═════ TEXT EXTRACT ═════

I have done a little optimisation of the stepping code in AccelStepper (eg. getting rid of digitalWrite() and delay()) but on an F1 the acceleration calculations are sssllloooowww because they use floating point math. Some rough bench marking indicated about 30uS of math per step per motor. So that nets me at best 30kHz step rate on a single motor, and no time left to do anything else while stepping.
Ive been playing with an F407 board and got the FPU working (thanks Pito and ag123 viewtopic.php?f=39&t=2001) but haven’t yet benchmarked AccelStepper using it. Ive probably got to do some hacking of the library first to make sure its all single precision float etc.
What i’m really after is an existing library that mostly meets my needs without needing a ton of further work. I’m sure this has been done many times before and I’d rather not spend weeks writing code to calculate acceleration profiles when someone has probably already done it!
Anyone else here doing something similar?
EDIT:
Actually this looks quite promising: https://github.com/luni64/TeensyStep. The Teensy 3.2 looks similar to an F103 and the Teensy 3.6 looks like its even more powerful than an F4.

═════ RECORD LIST ═════

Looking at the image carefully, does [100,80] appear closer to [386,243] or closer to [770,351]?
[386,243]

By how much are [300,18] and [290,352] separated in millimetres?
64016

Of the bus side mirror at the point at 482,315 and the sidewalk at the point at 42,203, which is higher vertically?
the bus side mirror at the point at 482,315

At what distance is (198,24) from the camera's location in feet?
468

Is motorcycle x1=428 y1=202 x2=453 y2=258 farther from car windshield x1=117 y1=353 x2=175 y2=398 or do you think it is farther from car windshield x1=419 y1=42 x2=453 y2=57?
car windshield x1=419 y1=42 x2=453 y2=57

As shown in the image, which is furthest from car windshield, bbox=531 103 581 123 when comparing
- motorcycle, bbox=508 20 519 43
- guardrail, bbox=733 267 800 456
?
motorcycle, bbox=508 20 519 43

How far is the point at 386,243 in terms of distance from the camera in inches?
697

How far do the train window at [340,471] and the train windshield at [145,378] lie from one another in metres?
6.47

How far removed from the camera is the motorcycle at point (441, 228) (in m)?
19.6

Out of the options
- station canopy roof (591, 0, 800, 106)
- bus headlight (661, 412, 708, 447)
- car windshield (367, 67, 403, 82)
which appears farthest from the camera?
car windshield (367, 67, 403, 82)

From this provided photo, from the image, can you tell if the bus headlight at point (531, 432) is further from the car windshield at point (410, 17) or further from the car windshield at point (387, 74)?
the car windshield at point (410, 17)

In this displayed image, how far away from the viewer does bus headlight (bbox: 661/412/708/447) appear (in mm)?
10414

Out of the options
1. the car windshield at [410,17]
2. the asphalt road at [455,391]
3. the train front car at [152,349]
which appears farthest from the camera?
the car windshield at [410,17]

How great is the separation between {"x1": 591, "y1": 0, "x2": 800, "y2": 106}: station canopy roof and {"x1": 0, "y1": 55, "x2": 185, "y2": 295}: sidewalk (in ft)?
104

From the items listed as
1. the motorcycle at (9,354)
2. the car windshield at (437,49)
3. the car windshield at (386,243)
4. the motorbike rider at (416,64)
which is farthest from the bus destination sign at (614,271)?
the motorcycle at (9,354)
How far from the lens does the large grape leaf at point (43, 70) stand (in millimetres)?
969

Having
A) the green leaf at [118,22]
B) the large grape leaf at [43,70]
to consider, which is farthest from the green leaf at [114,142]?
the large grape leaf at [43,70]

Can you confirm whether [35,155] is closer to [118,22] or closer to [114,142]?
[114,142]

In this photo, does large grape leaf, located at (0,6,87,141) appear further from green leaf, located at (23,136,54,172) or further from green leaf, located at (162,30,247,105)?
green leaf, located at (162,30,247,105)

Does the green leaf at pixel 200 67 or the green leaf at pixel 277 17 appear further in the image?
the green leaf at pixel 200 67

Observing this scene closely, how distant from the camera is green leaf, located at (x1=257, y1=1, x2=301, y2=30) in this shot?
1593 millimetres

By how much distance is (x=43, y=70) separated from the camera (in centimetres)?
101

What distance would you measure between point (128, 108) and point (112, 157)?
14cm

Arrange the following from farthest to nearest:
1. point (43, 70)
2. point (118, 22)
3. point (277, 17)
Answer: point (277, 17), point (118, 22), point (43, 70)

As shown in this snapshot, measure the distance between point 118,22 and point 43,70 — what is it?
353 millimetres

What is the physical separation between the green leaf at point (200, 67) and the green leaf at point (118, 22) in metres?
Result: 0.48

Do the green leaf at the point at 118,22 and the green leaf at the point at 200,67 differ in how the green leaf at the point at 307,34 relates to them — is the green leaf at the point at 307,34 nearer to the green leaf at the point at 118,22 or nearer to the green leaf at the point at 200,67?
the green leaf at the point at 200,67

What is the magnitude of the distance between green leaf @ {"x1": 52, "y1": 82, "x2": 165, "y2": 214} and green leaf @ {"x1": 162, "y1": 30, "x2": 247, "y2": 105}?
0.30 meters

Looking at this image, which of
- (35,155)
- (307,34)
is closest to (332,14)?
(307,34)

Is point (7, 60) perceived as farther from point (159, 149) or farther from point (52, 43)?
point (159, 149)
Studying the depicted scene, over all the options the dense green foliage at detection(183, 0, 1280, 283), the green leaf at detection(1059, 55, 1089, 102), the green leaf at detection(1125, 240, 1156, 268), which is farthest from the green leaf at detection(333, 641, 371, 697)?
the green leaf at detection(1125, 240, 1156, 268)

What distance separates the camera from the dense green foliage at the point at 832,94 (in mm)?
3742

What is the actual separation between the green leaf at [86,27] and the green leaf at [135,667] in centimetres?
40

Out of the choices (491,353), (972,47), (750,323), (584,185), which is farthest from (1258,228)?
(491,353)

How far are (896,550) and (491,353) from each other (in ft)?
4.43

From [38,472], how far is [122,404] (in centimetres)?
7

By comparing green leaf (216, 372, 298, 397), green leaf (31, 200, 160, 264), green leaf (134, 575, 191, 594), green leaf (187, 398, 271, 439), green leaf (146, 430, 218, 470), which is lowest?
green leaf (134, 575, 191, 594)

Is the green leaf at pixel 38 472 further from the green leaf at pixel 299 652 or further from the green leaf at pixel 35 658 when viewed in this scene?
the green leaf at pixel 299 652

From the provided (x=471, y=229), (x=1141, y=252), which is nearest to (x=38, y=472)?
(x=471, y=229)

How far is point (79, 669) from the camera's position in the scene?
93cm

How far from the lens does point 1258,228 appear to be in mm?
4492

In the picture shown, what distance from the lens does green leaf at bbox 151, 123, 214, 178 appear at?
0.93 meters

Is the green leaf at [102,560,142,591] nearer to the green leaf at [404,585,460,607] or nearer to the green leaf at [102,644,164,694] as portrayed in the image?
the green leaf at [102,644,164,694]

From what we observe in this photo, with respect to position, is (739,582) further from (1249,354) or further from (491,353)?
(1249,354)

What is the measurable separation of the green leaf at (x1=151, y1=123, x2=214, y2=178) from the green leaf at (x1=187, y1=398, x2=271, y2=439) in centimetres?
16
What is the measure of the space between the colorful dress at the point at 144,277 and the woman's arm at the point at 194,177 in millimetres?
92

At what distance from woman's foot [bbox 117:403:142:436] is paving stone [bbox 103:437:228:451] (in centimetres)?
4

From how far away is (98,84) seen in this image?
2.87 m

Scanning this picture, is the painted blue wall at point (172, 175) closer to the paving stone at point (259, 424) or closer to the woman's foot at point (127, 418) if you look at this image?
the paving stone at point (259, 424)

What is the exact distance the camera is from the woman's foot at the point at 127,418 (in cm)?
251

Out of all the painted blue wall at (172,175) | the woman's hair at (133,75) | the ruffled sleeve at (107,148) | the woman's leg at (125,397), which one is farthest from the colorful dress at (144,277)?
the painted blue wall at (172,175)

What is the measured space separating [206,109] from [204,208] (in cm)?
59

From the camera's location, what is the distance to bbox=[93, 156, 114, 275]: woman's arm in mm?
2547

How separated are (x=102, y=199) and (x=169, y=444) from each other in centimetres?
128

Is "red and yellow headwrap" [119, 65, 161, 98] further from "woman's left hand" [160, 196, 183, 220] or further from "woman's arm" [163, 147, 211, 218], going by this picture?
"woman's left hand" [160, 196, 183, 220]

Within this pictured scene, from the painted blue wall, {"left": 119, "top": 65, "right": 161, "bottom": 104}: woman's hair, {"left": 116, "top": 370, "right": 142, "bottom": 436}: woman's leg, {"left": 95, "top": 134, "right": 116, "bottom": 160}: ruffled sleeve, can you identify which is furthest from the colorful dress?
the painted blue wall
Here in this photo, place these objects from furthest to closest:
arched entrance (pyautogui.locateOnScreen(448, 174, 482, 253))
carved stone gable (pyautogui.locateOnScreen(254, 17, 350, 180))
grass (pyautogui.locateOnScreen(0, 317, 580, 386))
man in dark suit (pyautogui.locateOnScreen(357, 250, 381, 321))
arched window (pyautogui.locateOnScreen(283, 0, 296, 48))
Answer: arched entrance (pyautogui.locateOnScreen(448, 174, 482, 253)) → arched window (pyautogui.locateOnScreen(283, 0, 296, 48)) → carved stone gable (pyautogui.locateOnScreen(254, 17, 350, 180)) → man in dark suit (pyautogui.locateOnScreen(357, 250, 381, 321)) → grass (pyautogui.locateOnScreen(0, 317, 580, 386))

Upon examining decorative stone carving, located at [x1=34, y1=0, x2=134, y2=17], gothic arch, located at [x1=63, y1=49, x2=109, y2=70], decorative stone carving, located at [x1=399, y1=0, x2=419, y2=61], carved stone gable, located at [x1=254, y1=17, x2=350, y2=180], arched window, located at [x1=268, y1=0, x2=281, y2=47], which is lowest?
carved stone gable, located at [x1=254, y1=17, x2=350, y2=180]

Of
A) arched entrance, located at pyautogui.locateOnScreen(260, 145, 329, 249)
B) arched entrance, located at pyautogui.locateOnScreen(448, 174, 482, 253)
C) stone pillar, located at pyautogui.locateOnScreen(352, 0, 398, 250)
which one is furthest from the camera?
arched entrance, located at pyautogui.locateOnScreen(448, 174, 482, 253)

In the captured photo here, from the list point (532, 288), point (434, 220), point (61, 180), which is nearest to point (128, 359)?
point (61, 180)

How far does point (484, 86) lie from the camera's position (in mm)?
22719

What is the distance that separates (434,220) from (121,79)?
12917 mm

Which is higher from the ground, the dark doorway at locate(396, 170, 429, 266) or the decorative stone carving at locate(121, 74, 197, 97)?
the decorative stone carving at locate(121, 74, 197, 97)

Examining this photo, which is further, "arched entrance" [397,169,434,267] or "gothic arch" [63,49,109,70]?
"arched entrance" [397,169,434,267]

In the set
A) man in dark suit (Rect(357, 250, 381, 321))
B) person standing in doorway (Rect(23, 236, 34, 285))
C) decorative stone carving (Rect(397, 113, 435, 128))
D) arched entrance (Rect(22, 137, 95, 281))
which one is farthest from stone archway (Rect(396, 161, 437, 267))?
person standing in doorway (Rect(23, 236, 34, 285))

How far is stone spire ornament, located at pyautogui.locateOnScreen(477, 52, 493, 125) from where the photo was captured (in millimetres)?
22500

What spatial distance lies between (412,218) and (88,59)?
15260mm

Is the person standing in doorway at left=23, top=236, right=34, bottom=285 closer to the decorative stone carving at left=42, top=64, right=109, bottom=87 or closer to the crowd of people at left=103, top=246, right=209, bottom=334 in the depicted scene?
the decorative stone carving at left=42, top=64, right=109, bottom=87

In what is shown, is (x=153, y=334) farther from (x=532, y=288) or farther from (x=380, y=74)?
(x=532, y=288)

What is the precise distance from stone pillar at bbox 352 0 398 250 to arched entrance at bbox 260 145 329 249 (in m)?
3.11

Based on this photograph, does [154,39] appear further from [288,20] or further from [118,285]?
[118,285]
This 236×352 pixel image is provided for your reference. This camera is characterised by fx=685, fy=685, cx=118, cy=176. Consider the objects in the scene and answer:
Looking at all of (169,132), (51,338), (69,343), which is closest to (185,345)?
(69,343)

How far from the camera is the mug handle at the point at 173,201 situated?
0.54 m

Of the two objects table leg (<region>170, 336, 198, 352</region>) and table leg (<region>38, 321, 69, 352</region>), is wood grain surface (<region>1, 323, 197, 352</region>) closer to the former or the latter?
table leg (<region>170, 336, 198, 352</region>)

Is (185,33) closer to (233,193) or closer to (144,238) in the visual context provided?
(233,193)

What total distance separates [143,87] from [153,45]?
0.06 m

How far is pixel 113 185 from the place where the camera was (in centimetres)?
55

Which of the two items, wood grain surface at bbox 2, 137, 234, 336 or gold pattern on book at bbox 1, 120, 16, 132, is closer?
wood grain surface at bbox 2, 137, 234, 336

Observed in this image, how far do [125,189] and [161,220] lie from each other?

═════

▶ WRITTEN TASKS
a. Turn the paragraph of the forum post that begins "I have done a little optimisation" into a short bulleted list that keeps its main facts.
b. How much math time per step per motor did the rough benchmarking in the forum post show?
c. Which microcontrollers or boards does the forum post name?
The listing comes from a separate source unrelated to the forum post.

▶ ANSWERS PER TASK
a.
- The stepping code in AccelStepper was optimized somewhat, for example by removing digitalWrite() and delay().
- On an F1, the acceleration calculations are very slow because they use floating point math.
- Rough benchmarking showed about 30uS of math per step per motor.
- That allows at best a 30kHz step rate on a single motor, with no time left for anything else while stepping.

b. About 30uS per step per motor.

c.
- F1
- F407
- Teensy 3.2
- F103
- Teensy 3.6
- F4